— 所给文章 —
***

Word2vec：训练词向量时，准确度太低的问题反思

最近在做毕设的原因，使用到了 python 的 word2vec 模块，将较大批量文本进行训练生成的词向量存在明显的准确度太低的情况（例如查找与某个词相似的 top10，给出的结果总是乱七八糟），这里找到了原因，做一下简单记录。

一、原因

（一）错误的思路

（二）问题所在

二、解决方法

一、原因

（一）错误的思路

首先简单介绍一下我原本是怎么做的吧！

1. 获取停用词（停用词库下载）

# 获取停用词
def get_stopwords(stopwords_path):
    # 停用词列表
    stopwords = []
    with open(stopwords_path, 'r', encoding='utf-8') as f:

        lines = f.readlines()
        for j in lines:
            line = j.replace('\n', '')
            stopwords.append(line)

    return stopwords

2. 选择需要的词性

这里我只选择了在词向量训练过程中具有明显意义的词性：名词、地名、机构团体、英文、动词、形容词

# 词性
# 名词、地名、机构团体、英文、动词、形容词
my_flags = ('n', 'ns', 'nt', 'eng', 'v', 'a')

3. jieba 分词

# 获取结巴分词
# file_path：文本路径，stopwords：停用词列表，car_path：自定义语料库路径，flags：词性，corpus_path：保存路径
def get_split(filenames, stopwords, car_path, flags, corpus_path):
    split = ''

    with open(filenames, 'r', encoding='utf-8') as f:
        txt = f.read()

        # 增加专业名词
        jieba.load_userdict(car_path)
        words = [w.word for w in jp.cut(txt) if w.flag in flags and w.word not in stopwords]
        text = ' '.join(words)

***

— 你的任务 —
a - 在上面这篇关于 Word2vec 的文章里，作者在词向量训练中只选择了哪些词性？
b - 请把上面这篇关于 Word2vec 的文章中从“1. 获取停用词（停用词库下载）”到“lines = f.readlines()”的部分原样抄写下来。
接下来的列表是另一份独立材料，与上面的文章无关。

— 记录信息 —
***

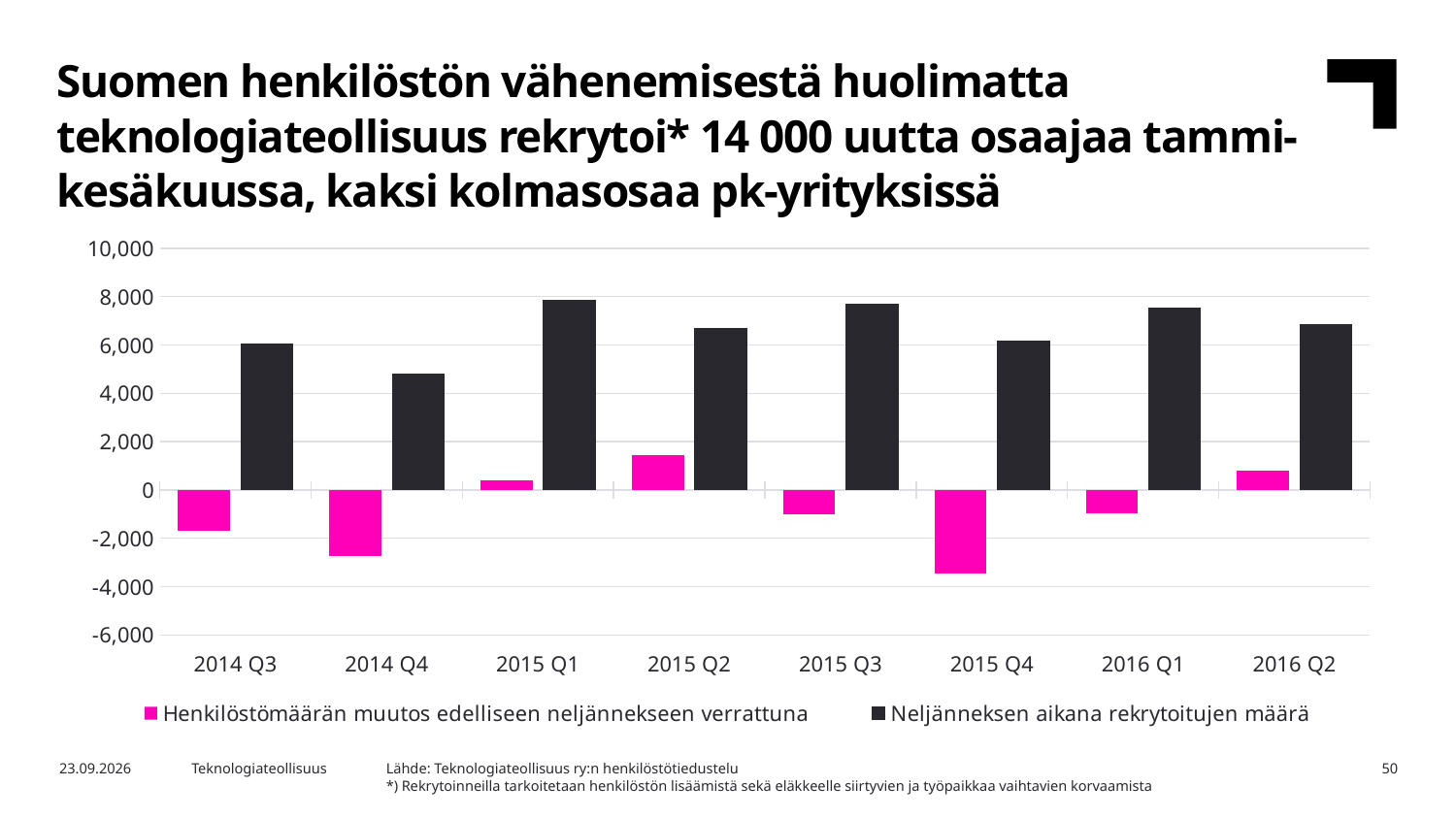
How many quarters are shown on the x axis of the chart? 8 How many series does the chart legend list? 2 Which quarter has the larger value for 'Henkilöstömäärän muutos edelliseen neljännekseen verrattuna', 2015 Q2 or 2015 Q3? 2015 Q2 Which colour represents the series 'Henkilöstömäärän muutos edelliseen neljännekseen verrattuna' in the chart? pink (magenta) What kind of chart is shown on the slide? bar chart Is the value for 'Neljänneksen aikana rekrytoitujen määrä' in 2014 Q4 greater or less than 6,000? less In which quarter is the value for 'Henkilöstömäärän muutos edelliseen neljännekseen verrattuna' highest? 2015 Q2 In which quarter is the value for 'Henkilöstömäärän muutos edelliseen neljännekseen verrattuna' lowest? 2015 Q4 In which quarter is the value for 'Neljänneksen aikana rekrytoitujen määrä' lowest? 2014 Q4 Which quarter has the larger value for 'Neljänneksen aikana rekrytoitujen määrä', 2014 Q3 or 2014 Q4? 2014 Q3 Is the value for 'Neljänneksen aikana rekrytoitujen määrä' in 2015 Q1 greater or less than 6,000? greater Is the value for 'Henkilöstömäärän muutos edelliseen neljännekseen verrattuna' in 2015 Q4 greater or less than -2,000? less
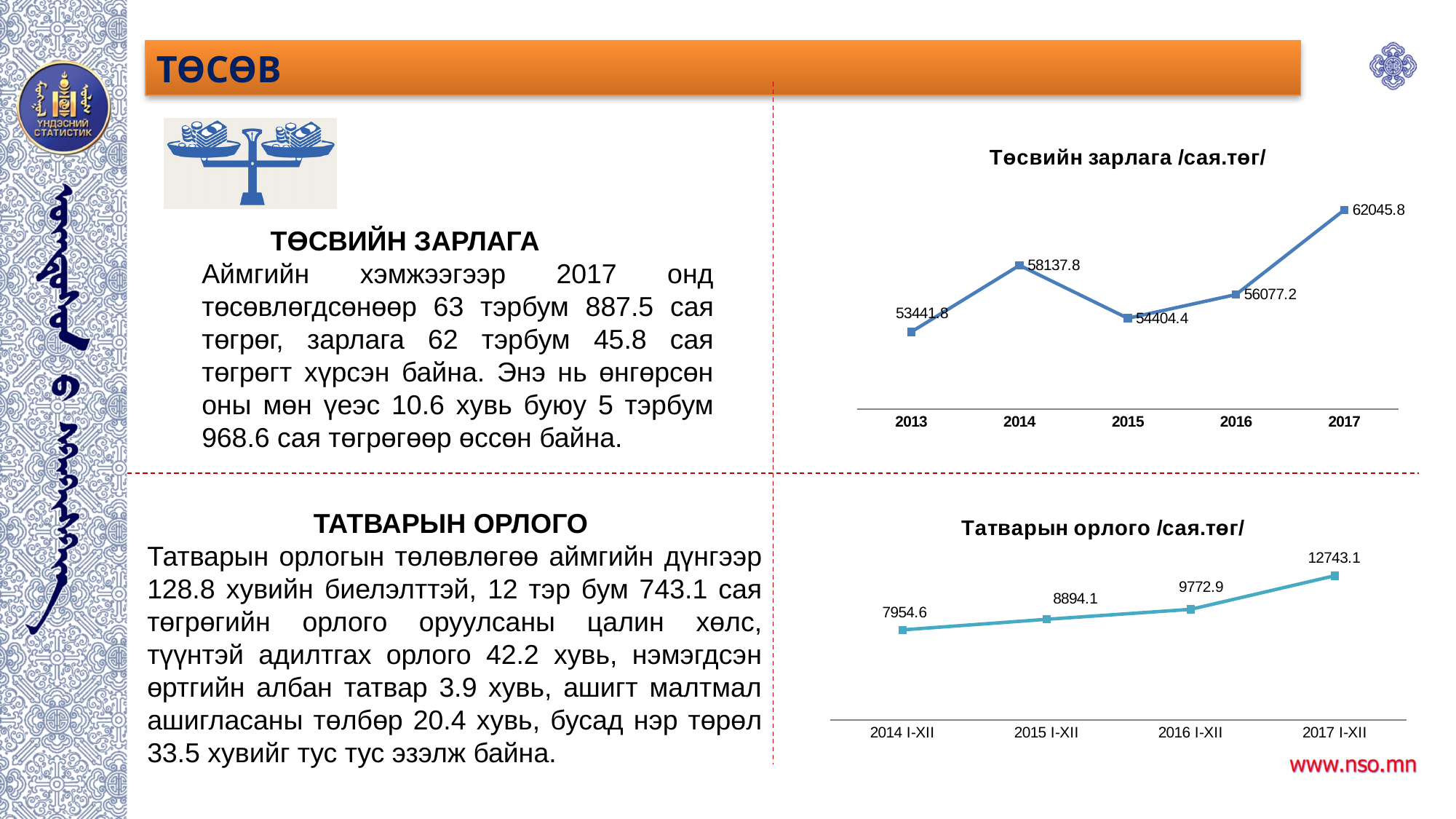
In the chart titled 'Татварын орлого /сая.төг/', what is the difference between the 2017 I-XII and 2014 I-XII values? 4788.5 In the chart titled 'Төсвийн зарлага /сая.төг/', which year has the lowest value? 2013 In the chart titled 'Төсвийн зарлага /сая.төг/', what is the difference between the 2017 and 2013 values? 8604.0 In the chart titled 'Төсвийн зарлага /сая.төг/', what is the value for 2014? 58137.8 In the chart titled 'Татварын орлого /сая.төг/', do the values rise or fall from 2014 I-XII to 2017 I-XII? rise In the chart titled 'Төсвийн зарлага /сая.төг/', which year has the highest value? 2017 In the chart titled 'Татварын орлого /сая.төг/', what is the value for 2016 I-XII? 9772.9 What kind of chart is the chart titled 'Татварын орлого /сая.төг/'? line chart In the chart titled 'Төсвийн зарлага /сая.төг/', which is larger, the value for 2014 or the value for 2015? 2014 In the chart titled 'Төсвийн зарлага /сая.төг/', how many years are plotted? 5 In the chart titled 'Татварын орлого /сая.төг/', what is the value for 2014 I-XII? 7954.6 In the chart titled 'Төсвийн зарлага /сая.төг/', what is the value for 2017? 62045.8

***

— 答复 —
a - 名词、地名、机构团体、英文、动词、形容词。

b -
1. 获取停用词（停用词库下载）

# 获取停用词
def get_stopwords(stopwords_path):
    # 停用词列表
    stopwords = []
    with open(stopwords_path, 'r', encoding='utf-8') as f:

        lines = f.readlines()